Oakland County auctioned off an elderly man's property and kept the profits because he owed under $9 in taxes.

This happens all the time in Michigan according to reason.com,

An 83-year-old retired engineer in Michigan underpaid his property taxes by $8.41. In response, Oakland County seized his property, auctioned it off to settle the debt, and pocketed nearly $24,500 in excess revenue from the sale.  Under Michigan law, it was all legal. And hardly uncommon.

The state of Michigan isn't just allowing counties to seize property to get the money their owed.  The state is allowing counties to take anything they want, sell it and keep the profits.  For example, Uri Rafaeli purchased a rental property in 2011 for $60,000.  Since he mistakenly underpaid his property tax by $8.41 the county seized the property, sold it and pocketed $24,500.  How on earth does that make sense?
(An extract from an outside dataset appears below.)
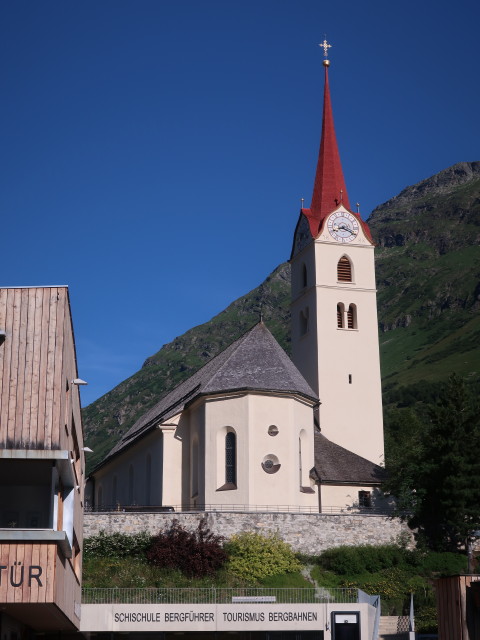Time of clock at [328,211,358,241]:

Rafaeli purchased this rental property as a way to have a regular income now that he's retired.  Now he's lost everything.  The property he had seized is now worth $128,000 according to Zillow and he gets nothing.

Court documents show that Mr. Rafaeli isn't alone.  There have been more than 100,00 similar situations in the state of Michigan since 2002.
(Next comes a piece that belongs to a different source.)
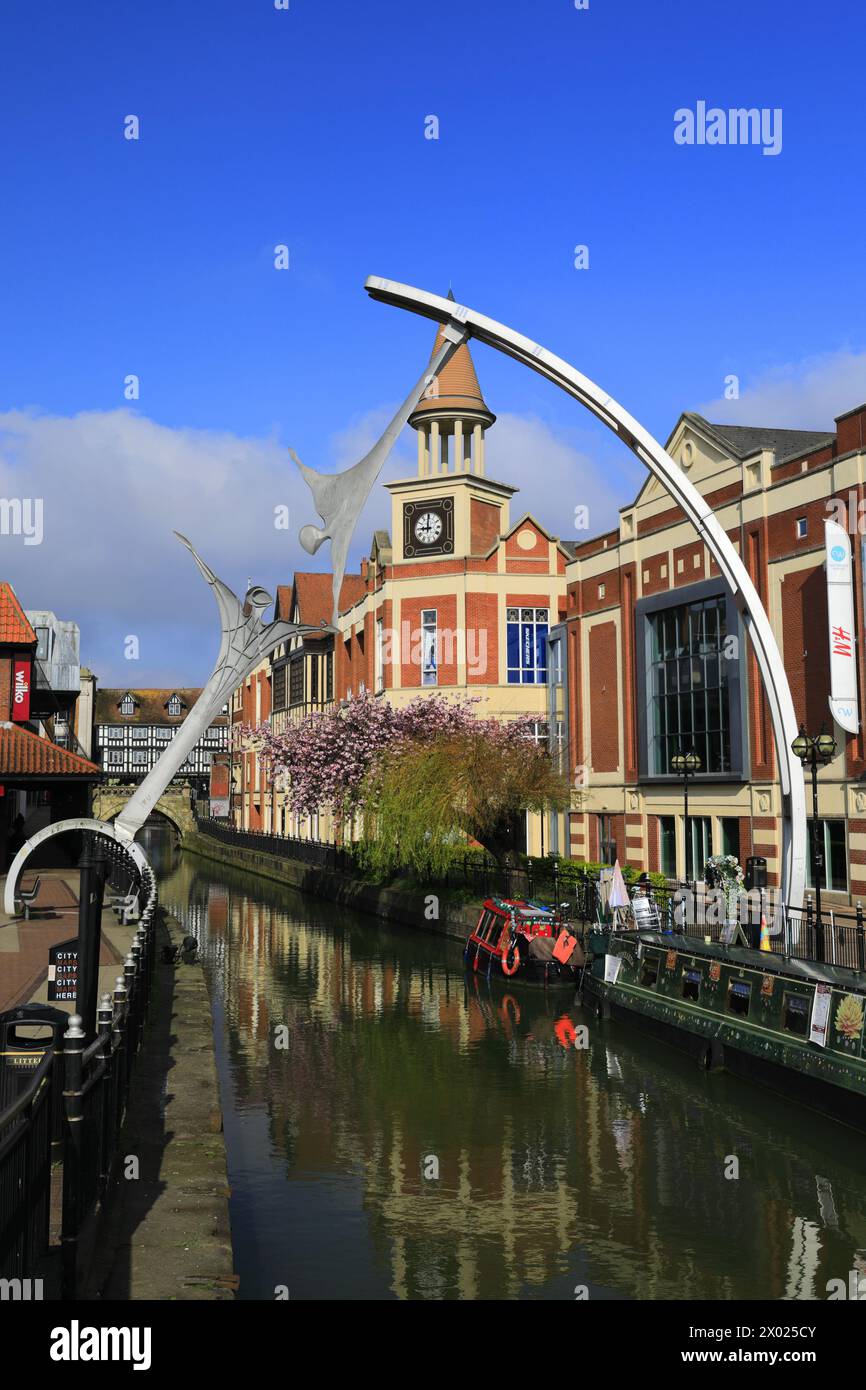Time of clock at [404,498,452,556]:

Is someone doing something about this?  Well, someone is trying but the state seems to be ignoring the issue according to reason.com,

In Michigan, however, the practice of seizing homes over tiny underpayments of property taxes is likely to remain in place unless the courts step in. A bill introduced in the Michigan state House by Rep. Gary Howell (R–Lapeer) to reform Act 123 collected a handful of co-sponsors this year but did not receive even a committee vote.

This whole thing seems to ridiculous to be real.  Michigan, we can do better than this.